Aim of the exercise —
Could you copy, word for word, only the lines from the one containing "How large is" through the last line of the records below, both included?

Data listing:
┌──

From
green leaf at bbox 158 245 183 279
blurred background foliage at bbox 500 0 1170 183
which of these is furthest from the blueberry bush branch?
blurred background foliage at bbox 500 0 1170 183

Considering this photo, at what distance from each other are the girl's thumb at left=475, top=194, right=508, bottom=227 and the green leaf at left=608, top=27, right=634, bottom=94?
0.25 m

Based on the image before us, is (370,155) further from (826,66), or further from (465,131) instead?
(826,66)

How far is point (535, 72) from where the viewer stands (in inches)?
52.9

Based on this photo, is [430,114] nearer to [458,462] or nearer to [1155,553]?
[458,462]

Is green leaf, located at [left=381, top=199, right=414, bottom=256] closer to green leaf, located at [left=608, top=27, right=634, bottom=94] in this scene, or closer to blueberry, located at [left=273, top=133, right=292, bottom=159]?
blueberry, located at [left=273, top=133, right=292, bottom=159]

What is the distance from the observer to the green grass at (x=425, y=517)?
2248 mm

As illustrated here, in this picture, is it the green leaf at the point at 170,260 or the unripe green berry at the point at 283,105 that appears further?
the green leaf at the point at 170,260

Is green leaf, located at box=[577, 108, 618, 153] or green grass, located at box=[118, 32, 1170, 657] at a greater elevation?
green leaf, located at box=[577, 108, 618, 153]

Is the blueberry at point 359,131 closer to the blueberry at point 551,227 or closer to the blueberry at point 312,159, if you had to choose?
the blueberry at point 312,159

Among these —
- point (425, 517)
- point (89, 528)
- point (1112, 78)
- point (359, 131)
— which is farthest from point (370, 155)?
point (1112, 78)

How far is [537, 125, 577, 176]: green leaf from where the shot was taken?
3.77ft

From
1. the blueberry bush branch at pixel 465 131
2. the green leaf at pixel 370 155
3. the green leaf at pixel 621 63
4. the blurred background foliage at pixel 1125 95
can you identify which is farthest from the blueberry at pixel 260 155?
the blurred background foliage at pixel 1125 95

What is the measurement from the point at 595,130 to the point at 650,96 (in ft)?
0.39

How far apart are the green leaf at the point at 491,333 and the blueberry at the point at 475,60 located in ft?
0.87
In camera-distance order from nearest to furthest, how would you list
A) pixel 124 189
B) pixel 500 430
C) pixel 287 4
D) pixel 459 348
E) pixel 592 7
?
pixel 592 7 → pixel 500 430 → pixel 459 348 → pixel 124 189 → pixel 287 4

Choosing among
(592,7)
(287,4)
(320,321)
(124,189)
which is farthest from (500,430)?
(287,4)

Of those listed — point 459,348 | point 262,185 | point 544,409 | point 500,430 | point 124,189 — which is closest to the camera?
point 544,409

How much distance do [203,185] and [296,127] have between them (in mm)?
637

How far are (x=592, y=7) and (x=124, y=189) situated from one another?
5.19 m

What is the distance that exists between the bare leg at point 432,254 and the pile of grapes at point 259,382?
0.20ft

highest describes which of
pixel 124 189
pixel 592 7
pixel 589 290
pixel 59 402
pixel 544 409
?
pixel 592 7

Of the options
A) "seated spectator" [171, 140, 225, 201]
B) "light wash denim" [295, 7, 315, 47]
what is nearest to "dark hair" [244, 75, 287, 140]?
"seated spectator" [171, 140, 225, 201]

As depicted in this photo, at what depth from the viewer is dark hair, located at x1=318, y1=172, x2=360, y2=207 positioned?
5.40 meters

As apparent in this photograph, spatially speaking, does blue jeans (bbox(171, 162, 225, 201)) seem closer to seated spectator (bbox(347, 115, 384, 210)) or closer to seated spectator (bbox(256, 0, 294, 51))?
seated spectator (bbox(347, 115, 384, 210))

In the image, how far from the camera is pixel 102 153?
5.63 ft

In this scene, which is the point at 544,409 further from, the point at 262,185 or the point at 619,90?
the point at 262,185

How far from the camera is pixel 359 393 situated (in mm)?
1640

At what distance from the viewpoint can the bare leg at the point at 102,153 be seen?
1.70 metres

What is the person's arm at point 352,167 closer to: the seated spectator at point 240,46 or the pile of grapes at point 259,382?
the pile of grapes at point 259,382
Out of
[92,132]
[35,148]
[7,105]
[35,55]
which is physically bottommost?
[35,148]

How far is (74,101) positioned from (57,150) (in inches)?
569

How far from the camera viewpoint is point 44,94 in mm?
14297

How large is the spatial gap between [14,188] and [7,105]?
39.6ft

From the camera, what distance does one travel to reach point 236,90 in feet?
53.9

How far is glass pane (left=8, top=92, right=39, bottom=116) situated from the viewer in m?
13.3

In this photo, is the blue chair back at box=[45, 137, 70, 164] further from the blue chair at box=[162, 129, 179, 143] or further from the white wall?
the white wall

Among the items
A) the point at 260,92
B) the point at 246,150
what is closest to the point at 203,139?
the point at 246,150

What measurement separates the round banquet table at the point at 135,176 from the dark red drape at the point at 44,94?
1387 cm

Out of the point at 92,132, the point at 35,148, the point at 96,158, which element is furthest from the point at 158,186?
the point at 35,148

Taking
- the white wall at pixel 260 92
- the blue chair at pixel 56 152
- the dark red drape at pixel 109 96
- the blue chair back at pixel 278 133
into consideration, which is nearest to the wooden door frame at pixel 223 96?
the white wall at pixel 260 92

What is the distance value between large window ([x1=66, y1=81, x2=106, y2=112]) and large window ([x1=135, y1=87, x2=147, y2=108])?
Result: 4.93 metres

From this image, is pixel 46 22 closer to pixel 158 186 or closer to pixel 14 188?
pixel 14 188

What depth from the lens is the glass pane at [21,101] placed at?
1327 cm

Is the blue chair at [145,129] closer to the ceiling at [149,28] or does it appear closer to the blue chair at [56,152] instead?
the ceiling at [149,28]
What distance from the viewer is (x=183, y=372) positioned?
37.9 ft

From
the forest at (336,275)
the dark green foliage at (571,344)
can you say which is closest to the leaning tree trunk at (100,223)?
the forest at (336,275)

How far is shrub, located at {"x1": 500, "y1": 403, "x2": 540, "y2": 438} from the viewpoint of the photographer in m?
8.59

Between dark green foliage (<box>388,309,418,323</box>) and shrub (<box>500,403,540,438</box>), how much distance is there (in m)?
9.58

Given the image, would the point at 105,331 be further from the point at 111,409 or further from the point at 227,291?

└──

The reply —
How large is the spatial gap between [14,188] and [7,105]?
39.6ft

From the camera, what distance does one travel to reach point 236,90 in feet?
53.9

How far is glass pane (left=8, top=92, right=39, bottom=116) situated from the viewer in m?
13.3

In this photo, is the blue chair back at box=[45, 137, 70, 164] further from the blue chair at box=[162, 129, 179, 143] or further from the white wall?
the white wall

Among the items
A) the point at 260,92
B) the point at 246,150
what is closest to the point at 203,139?
the point at 246,150

What measurement separates the round banquet table at the point at 135,176 from the dark red drape at the point at 44,94?
1387 cm

Out of the point at 92,132, the point at 35,148, the point at 96,158, which element is furthest from the point at 158,186?
the point at 35,148

Taking
- the white wall at pixel 260 92
- the blue chair at pixel 56 152
- the dark red drape at pixel 109 96
- the blue chair back at pixel 278 133
into consideration, which is nearest to the wooden door frame at pixel 223 96?
the white wall at pixel 260 92

What is the distance value between large window ([x1=66, y1=81, x2=106, y2=112]) and large window ([x1=135, y1=87, x2=147, y2=108])?
Result: 4.93 metres

From this image, is pixel 46 22 closer to pixel 158 186 or closer to pixel 14 188?
pixel 14 188

What depth from the lens is the glass pane at [21,101] placed at?
1327 cm

Is the blue chair at [145,129] closer to the ceiling at [149,28] or does it appear closer to the blue chair at [56,152] instead?
the ceiling at [149,28]
What distance from the viewer is (x=183, y=372) positioned?
37.9 ft

From
the forest at (336,275)
the dark green foliage at (571,344)
can you say which is closest to the leaning tree trunk at (100,223)?
the forest at (336,275)

How far is shrub, located at {"x1": 500, "y1": 403, "x2": 540, "y2": 438} from the viewpoint of the photographer in m?
8.59

Between dark green foliage (<box>388,309,418,323</box>) and shrub (<box>500,403,540,438</box>), how much distance is there (in m)?
9.58

Given the image, would the point at 105,331 be further from the point at 111,409 or further from the point at 227,291?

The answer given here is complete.